Take the lines below from the one with "merry christmas cartoon wallpapers vector" through the one with "Inspirational Large Carry All Cosmetic Bags" and retype them exactly. Include nothing else, and no pictures.

START EXTRACTED MATERIAL

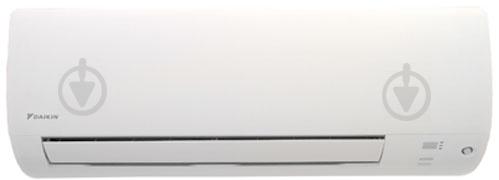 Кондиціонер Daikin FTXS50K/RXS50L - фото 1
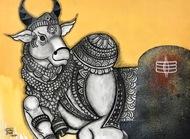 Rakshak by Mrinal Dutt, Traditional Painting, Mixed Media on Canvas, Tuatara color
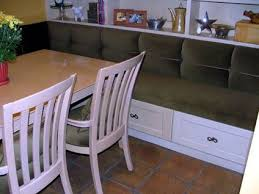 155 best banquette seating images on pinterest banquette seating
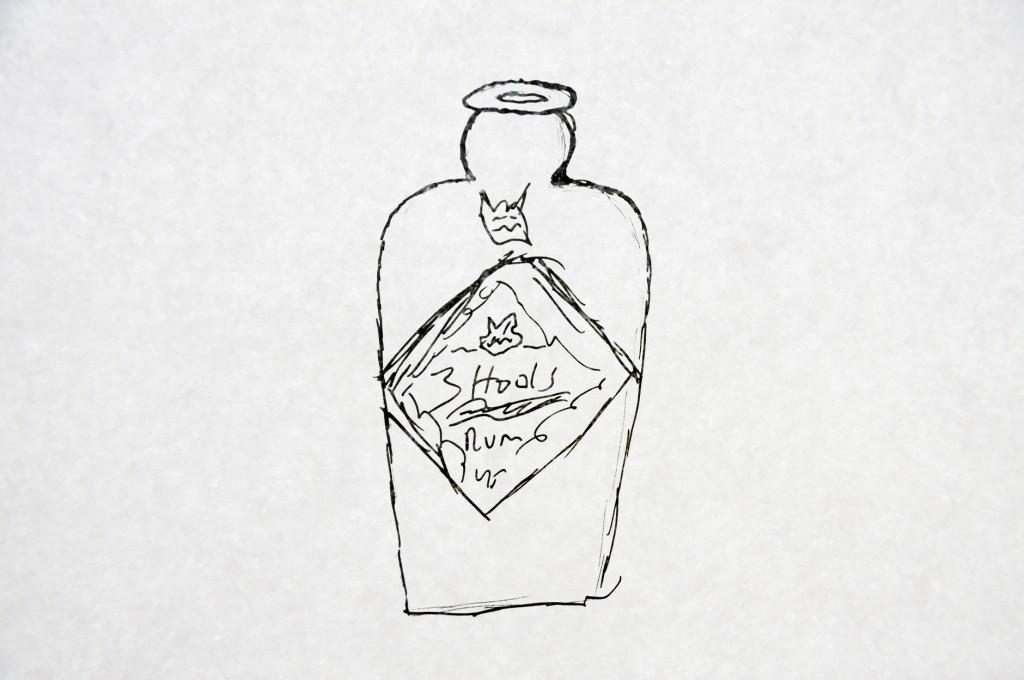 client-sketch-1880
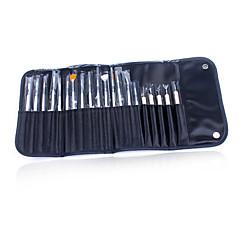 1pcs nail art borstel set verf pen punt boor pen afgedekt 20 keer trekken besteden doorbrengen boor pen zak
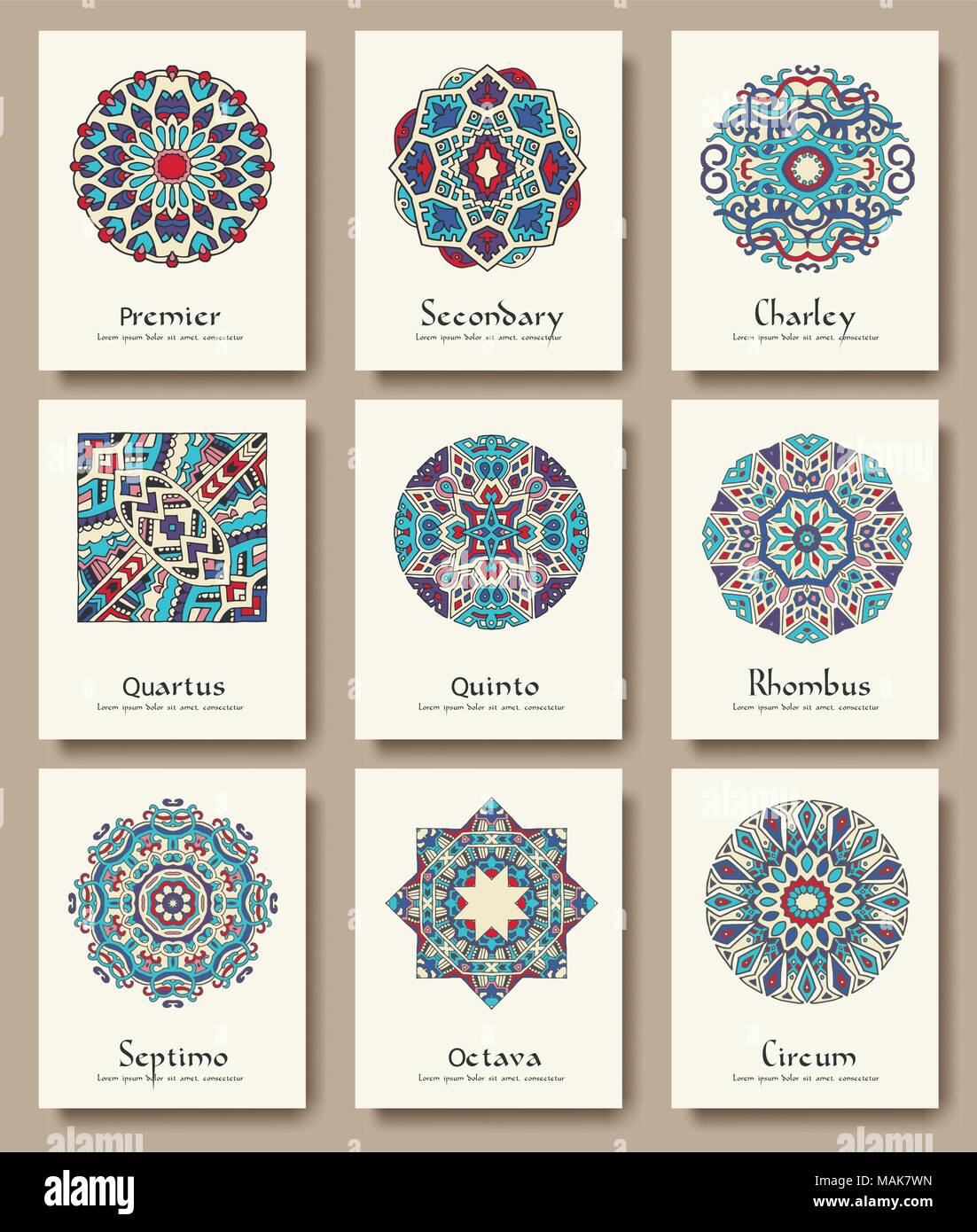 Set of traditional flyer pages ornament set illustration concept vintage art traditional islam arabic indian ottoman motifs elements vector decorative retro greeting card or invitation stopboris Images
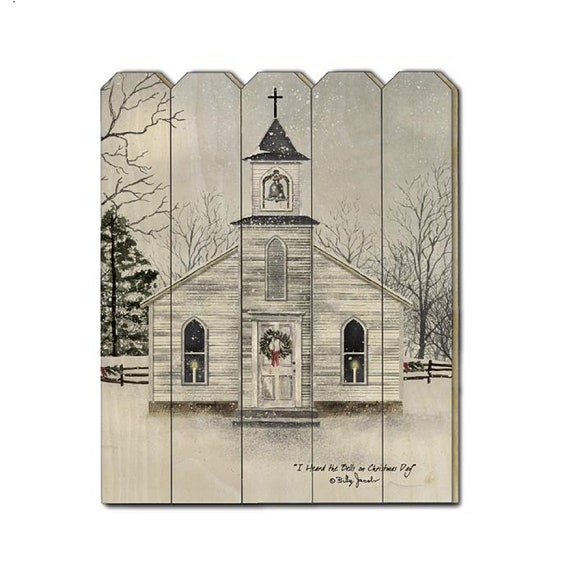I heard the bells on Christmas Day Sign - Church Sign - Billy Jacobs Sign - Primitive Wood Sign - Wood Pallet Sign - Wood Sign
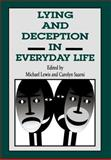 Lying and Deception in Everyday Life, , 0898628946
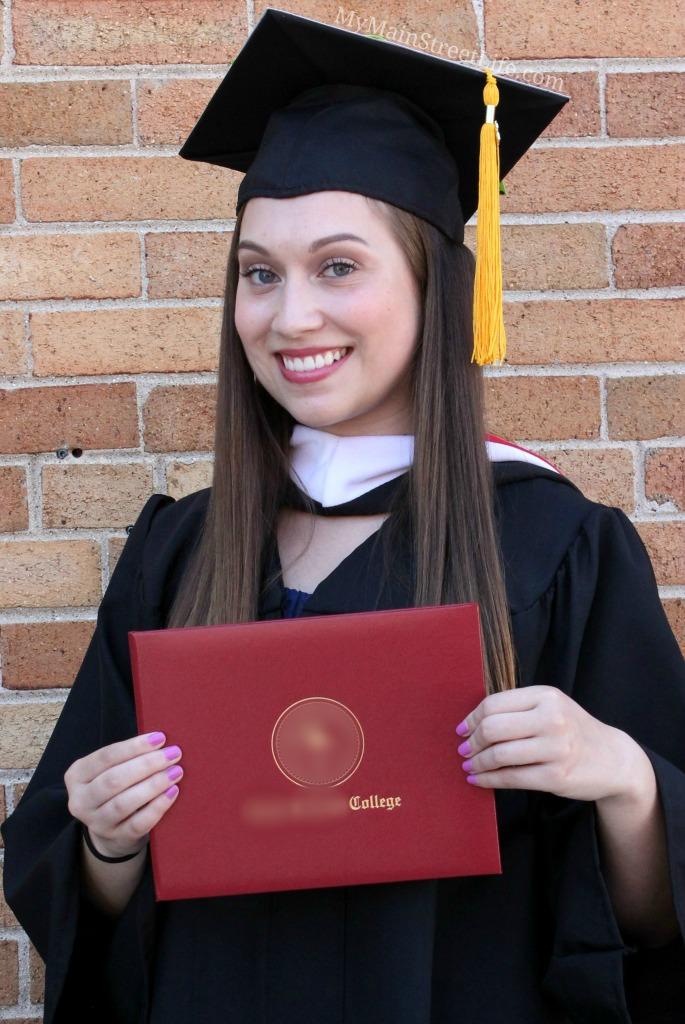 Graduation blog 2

END EXTRACTED MATERIAL
START EXTRACTED MATERIAL

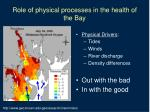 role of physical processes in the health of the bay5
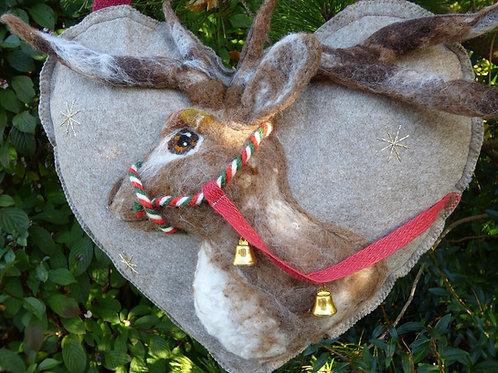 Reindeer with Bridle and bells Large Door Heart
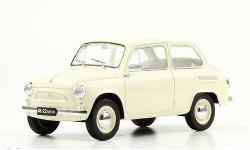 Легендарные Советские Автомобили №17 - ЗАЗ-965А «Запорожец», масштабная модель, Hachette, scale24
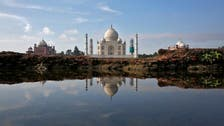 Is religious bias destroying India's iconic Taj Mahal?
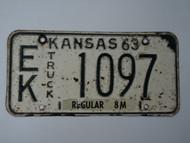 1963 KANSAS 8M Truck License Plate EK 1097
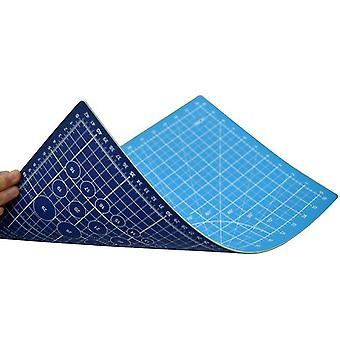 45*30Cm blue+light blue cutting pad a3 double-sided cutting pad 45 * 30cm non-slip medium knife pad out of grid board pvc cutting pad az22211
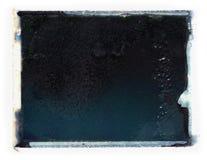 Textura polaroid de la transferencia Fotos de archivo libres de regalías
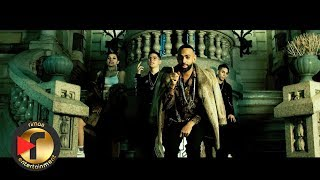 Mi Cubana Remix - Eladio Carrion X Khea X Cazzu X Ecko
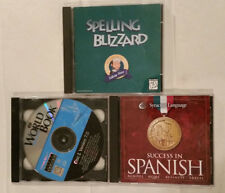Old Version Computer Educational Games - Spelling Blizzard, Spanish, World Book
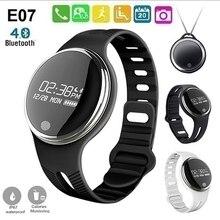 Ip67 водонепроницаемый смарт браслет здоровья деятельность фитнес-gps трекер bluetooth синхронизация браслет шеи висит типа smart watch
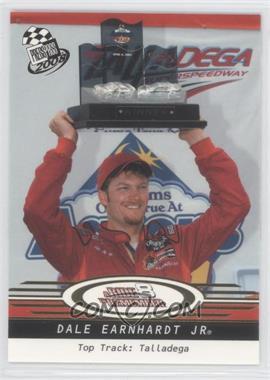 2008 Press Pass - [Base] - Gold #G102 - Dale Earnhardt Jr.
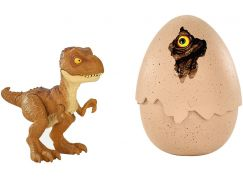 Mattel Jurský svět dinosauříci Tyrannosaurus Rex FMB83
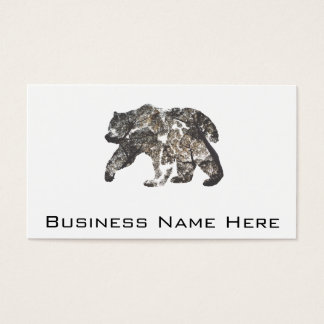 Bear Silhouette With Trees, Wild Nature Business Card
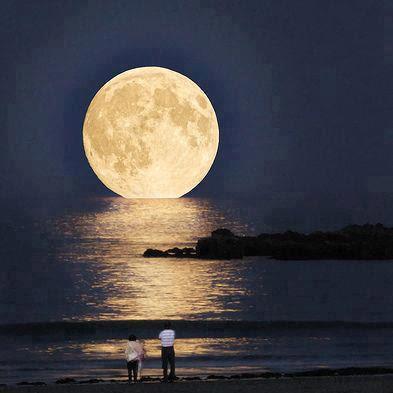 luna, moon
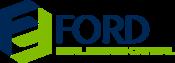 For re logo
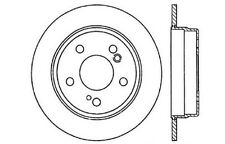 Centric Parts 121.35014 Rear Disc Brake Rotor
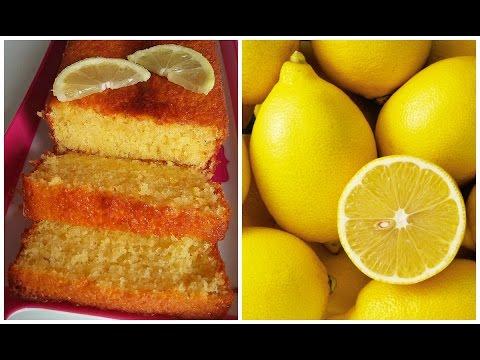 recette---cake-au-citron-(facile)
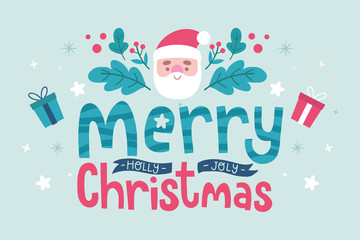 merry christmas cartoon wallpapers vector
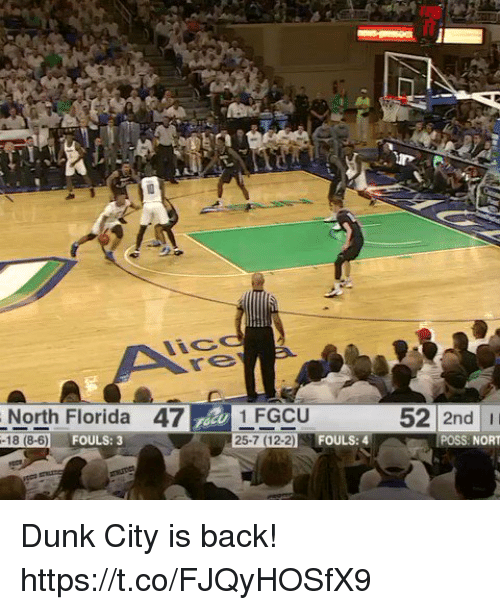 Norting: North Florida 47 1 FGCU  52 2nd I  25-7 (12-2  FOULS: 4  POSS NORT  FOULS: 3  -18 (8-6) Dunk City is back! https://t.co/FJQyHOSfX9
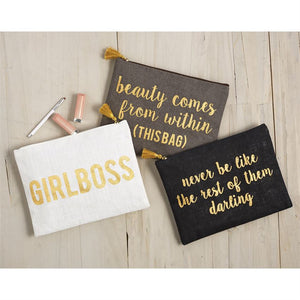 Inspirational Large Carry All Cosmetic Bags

END EXTRACTED MATERIAL

### EXERCISE ANSWER
 merry christmas cartoon wallpapers vector
 Norting: North Florida 47 1 FGCU  52 2nd I  25-7 (12-2  FOULS: 4  POSS NORT  FOULS: 3  -18 (8-6) Dunk City is back! https://t.co/FJQyHOSfX9
 Inspirational Large Carry All Cosmetic Bags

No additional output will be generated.